Chapter 4 Flashcards
What is microeconomics
Applies to individual markets of goods and services, it looks at how businesses decide what to produce and who to produce it for, and how individuals and households decide what to buy
What is macroeconomics
broader issues such as employment levels, interest rates, inflation, recessions, government spending, looks at the overall health of the economy.
What are the three approaches to calculate GDP
- Expenditure approach: Add up everything that consumers, businesses and government spend money on during a certain period, and net exports.
- Income approach: idea is that total spending should be equal to total income generated by producing all goods/services
- Production approach: AKA value added approach, calculates an industry/sector’s output and subtracts the value of all goods and services used to produce the outputs.
What is real VS nominal GDP
Nominal GDP: Dollar value of all goods and services produced in a given year at prices of that same year (increases can be caused by increased production or increased prices)
Real GDP: true productivity, removed the changes in output that are attributable to inflation and allows us to see how much GDP has grown based only on production..
What is productivity
GDP per unit of input (labour and capital used to produce G/S)
What are leading indicators
Tend to peak and trough before the overall economy (housing starts, manufaturer’s new ordrs, commidity prices (raw materials), average hours worked per week, stock prices, money supply
What are coincident indicators:
Change at approximately the same time as economy (Personal income, GDP, industrial production, retail sales)
What are lagging indicators
Change after the economy ( unemployment, inflation, labour costs, prvate sector PPE spending, business loans and interest)
What are the identifiers of a recession?

*Work instructions*.
1 – In the economics flashcards, what is productivity defined as?
2 – Rewrite the economics flashcard answer that begins "Tend to peak and trough" as a short bulleted list, keeping all of its examples.
3 – Carry the economics flashcards on past their final line, in the same question-and-answer format.

*Data*.
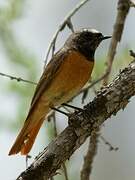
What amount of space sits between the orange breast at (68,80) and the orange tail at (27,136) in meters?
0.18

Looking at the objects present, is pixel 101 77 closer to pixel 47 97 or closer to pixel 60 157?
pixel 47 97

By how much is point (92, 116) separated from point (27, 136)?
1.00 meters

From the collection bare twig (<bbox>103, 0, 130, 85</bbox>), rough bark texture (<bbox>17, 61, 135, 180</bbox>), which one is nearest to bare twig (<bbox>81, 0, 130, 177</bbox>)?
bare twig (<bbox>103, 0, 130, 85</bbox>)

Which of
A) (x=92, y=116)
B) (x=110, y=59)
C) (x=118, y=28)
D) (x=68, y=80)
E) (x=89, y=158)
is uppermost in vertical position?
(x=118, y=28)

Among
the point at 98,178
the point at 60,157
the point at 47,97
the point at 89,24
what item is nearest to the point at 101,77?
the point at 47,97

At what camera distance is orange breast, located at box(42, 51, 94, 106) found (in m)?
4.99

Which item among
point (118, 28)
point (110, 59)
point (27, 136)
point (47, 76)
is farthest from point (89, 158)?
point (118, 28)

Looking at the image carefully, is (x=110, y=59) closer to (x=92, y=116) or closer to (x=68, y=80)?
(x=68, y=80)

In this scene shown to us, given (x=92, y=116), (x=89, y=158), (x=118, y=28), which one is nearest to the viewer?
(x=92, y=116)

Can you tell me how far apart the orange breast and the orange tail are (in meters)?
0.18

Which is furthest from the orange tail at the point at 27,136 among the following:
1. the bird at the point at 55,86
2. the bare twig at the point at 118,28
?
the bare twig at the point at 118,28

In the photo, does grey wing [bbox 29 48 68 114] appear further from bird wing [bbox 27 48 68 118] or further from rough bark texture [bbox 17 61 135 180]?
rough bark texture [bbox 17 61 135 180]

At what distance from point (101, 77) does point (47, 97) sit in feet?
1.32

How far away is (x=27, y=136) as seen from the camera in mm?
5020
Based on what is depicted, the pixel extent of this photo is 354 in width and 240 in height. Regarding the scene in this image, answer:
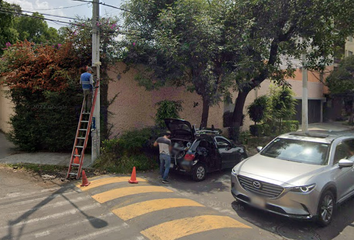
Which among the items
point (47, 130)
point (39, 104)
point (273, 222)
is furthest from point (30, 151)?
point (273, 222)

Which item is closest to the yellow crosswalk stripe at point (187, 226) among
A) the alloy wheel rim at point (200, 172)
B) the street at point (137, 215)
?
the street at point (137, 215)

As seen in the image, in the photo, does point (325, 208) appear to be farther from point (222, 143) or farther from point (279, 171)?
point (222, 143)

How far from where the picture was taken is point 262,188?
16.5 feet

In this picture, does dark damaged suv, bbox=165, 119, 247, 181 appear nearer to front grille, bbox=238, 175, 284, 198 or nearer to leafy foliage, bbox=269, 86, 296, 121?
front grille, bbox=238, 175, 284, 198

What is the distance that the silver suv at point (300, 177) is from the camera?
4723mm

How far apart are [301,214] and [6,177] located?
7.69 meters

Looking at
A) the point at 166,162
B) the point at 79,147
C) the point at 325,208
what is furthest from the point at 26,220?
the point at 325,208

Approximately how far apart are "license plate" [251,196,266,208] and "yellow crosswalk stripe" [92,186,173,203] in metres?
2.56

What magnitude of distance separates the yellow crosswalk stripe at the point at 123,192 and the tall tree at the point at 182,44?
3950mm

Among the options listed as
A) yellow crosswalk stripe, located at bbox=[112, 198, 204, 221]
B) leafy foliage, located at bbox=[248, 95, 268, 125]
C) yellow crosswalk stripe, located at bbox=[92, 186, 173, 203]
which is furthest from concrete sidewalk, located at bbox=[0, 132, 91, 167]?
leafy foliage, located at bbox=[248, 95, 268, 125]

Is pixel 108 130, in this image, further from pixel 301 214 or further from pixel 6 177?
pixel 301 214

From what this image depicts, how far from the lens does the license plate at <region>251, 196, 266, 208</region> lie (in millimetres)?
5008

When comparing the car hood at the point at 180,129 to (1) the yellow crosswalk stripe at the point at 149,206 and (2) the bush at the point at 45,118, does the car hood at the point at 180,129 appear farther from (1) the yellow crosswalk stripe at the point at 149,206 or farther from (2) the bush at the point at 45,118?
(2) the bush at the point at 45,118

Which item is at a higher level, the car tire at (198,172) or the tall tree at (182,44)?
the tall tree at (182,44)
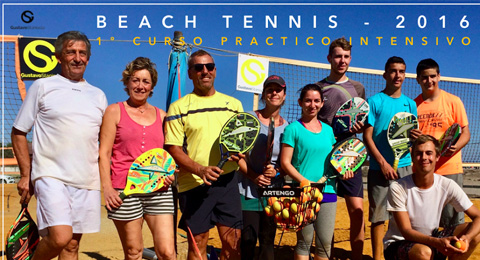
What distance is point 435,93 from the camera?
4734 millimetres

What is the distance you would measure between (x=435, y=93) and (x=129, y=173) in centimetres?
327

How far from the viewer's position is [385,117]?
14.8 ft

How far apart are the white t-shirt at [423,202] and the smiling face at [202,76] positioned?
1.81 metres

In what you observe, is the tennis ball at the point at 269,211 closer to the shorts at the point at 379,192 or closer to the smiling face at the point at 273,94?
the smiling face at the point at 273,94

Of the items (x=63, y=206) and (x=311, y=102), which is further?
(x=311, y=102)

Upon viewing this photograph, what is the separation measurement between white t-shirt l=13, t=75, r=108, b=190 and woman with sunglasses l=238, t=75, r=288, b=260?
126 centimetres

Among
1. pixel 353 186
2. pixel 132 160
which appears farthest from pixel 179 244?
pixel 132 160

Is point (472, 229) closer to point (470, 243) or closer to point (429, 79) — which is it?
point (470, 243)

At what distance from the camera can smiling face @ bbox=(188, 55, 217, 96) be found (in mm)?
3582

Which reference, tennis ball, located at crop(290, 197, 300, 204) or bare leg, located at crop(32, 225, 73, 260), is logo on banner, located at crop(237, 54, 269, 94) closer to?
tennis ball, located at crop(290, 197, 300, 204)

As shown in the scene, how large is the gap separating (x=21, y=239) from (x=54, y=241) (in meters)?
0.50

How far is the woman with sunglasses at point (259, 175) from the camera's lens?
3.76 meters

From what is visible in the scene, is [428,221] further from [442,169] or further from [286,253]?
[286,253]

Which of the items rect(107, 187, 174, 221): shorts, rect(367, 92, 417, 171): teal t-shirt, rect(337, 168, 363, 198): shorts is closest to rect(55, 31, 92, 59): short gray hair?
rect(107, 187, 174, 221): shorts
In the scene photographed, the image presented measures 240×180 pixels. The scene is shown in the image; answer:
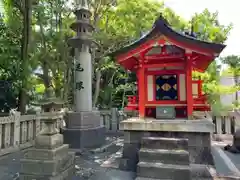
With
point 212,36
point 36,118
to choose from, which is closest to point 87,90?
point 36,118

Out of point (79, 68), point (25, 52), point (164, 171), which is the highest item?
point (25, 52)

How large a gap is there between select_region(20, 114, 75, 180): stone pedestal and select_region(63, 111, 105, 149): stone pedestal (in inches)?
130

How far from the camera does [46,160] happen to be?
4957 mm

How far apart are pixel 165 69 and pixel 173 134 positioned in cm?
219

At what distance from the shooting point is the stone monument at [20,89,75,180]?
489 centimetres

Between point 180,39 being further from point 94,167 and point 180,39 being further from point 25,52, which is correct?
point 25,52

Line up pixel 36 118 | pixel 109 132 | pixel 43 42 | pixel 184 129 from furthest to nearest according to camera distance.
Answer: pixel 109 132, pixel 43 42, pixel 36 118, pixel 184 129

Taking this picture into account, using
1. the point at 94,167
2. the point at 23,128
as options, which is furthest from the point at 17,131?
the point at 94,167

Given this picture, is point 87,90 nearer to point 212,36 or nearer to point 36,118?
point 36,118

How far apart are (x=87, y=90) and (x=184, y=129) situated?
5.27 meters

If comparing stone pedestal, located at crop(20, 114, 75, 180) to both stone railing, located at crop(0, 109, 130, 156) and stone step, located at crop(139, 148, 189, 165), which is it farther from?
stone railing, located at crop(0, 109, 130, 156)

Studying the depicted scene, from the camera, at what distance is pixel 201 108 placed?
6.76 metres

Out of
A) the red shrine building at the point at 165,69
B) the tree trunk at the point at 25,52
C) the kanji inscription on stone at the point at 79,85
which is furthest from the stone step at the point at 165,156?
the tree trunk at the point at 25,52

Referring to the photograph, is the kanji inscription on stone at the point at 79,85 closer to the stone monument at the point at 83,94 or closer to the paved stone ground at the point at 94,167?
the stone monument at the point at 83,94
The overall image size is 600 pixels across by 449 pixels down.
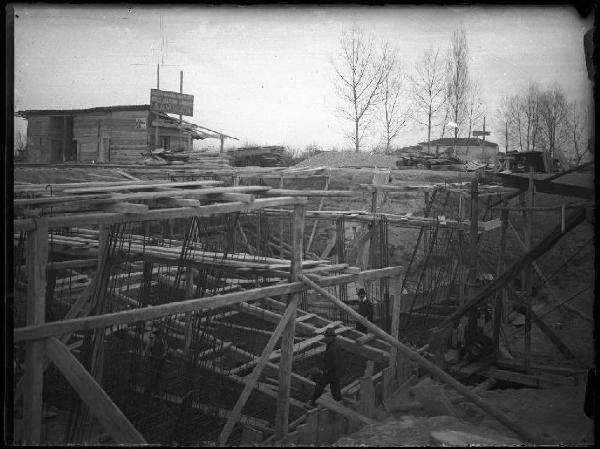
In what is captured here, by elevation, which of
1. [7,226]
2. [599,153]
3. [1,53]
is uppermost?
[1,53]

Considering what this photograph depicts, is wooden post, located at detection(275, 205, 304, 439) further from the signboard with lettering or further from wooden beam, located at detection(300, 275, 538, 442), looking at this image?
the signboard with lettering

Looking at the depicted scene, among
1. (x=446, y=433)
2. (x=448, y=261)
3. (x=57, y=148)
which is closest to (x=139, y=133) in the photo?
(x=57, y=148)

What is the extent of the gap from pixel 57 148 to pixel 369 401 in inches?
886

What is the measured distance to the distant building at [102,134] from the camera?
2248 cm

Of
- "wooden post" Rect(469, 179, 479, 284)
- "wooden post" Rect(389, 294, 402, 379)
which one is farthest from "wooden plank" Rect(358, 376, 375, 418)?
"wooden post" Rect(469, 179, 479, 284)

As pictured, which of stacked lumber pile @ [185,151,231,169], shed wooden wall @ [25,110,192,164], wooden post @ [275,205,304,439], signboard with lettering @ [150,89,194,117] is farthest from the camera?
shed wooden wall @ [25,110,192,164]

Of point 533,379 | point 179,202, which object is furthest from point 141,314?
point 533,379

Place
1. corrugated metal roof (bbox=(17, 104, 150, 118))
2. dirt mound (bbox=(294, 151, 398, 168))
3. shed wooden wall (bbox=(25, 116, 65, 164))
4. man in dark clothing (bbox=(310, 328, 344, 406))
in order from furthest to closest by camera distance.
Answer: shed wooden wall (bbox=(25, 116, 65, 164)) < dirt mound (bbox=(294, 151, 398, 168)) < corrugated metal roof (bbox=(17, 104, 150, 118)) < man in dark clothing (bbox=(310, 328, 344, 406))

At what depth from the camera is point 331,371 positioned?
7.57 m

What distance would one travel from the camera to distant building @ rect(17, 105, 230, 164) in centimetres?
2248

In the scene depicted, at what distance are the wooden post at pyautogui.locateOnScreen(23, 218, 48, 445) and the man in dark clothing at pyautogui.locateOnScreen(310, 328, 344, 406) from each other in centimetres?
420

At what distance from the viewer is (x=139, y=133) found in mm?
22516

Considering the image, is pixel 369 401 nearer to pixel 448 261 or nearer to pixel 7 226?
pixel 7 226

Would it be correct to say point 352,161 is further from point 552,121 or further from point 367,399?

*In response*.
1 – GDP per unit of input, meaning the labor and capital used to produce goods and services.

2 –
Leading indicators peak and trough before the overall economy. Examples:
- Housing starts
- Manufacturers' new orders
- Commodity prices (raw materials)
- Average hours worked per week
- Stock prices
- Money supply

3 –
- Depth, decline must be of substantial depth
- duration, must ast more than a couple months
- Diffusion, decline must be a feature fo the whole economy
What is partipation rate vs unemployment rate
participation rate: represents working-age population inthe labour force (working age = 15+) = (labour force)/ (Working age population) * 100
Unemployment rate = (not working but actively looking)/(labour force) * 100
What are the four types of unemployment
- Cyclical:fluctuations of business cycle
- Seasonal: work in industries that only operate during part of the year
- Frictional: normal labour turnover when poeple enter and leave, will always exist
- Structural: mismatch between jobs and wokers, lack skills do not live in correct location, wage isnt sufficient, will always exisst
What is natural unemployment rate
Minimum level which unemployment does not drop (cyclical and seasonal minimized)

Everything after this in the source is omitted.